** Material shown follows **
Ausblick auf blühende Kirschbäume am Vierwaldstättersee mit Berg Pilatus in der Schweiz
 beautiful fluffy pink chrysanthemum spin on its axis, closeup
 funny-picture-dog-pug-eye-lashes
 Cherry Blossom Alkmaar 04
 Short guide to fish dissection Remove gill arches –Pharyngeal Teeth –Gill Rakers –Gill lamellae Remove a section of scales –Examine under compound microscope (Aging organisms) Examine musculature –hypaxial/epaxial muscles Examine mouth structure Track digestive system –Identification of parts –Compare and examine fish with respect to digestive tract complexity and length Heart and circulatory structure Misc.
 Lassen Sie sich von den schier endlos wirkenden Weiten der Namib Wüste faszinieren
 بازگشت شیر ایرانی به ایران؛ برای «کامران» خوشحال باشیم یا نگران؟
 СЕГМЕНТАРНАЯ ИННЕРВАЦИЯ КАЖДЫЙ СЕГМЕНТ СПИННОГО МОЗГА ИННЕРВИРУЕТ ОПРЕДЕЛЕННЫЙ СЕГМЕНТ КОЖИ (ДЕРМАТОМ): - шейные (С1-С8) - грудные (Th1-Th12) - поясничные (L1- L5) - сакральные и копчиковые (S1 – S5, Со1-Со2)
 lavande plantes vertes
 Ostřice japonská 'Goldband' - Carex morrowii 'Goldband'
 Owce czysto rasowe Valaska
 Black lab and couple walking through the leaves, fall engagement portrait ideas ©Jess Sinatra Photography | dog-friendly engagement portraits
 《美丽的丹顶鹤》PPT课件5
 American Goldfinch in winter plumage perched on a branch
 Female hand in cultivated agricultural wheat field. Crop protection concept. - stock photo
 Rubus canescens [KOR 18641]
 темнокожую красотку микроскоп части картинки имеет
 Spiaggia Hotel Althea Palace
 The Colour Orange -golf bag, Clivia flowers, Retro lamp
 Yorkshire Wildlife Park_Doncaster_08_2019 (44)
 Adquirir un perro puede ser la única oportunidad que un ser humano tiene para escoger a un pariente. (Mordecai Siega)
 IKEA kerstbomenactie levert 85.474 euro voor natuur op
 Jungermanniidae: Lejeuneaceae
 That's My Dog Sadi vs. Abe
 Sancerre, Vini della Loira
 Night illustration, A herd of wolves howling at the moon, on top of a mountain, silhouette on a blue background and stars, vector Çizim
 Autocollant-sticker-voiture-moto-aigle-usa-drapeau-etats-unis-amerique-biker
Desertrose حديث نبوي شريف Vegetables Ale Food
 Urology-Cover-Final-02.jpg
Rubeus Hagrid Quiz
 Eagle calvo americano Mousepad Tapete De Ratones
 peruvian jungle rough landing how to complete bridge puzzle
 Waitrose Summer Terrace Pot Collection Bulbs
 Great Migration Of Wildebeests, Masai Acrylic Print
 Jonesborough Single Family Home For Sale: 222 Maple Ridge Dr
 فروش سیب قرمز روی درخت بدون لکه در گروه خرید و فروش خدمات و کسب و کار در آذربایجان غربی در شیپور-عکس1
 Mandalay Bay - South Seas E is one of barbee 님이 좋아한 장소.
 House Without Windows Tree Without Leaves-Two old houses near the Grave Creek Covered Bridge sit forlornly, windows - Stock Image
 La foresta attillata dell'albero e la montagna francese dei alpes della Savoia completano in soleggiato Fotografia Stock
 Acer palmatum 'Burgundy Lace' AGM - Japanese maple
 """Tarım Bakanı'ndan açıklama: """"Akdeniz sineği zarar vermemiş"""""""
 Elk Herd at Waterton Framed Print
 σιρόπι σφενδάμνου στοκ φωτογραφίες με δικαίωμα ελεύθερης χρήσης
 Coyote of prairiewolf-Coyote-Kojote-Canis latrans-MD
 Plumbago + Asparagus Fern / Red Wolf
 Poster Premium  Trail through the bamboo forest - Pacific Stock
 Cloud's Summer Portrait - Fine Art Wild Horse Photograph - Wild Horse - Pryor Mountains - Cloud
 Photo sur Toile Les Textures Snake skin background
** End of Material shown **
» Prompt
Of all the entries above, output exactly the lines between the one holding "Mandalay Bay - South" and the one holding "σιρόπι σφενδάμνου στοκ", inclusive.

» Solved exercise
 Mandalay Bay - South Seas E is one of barbee 님이 좋아한 장소.
 House Without Windows Tree Without Leaves-Two old houses near the Grave Creek Covered Bridge sit forlornly, windows - Stock Image
 La foresta attillata dell'albero e la montagna francese dei alpes della Savoia completano in soleggiato Fotografia Stock
 Acer palmatum 'Burgundy Lace' AGM - Japanese maple
 """Tarım Bakanı'ndan açıklama: """"Akdeniz sineği zarar vermemiş"""""""
 Elk Herd at Waterton Framed Print
 σιρόπι σφενδάμνου στοκ φωτογραφίες με δικαίωμα ελεύθερης χρήσης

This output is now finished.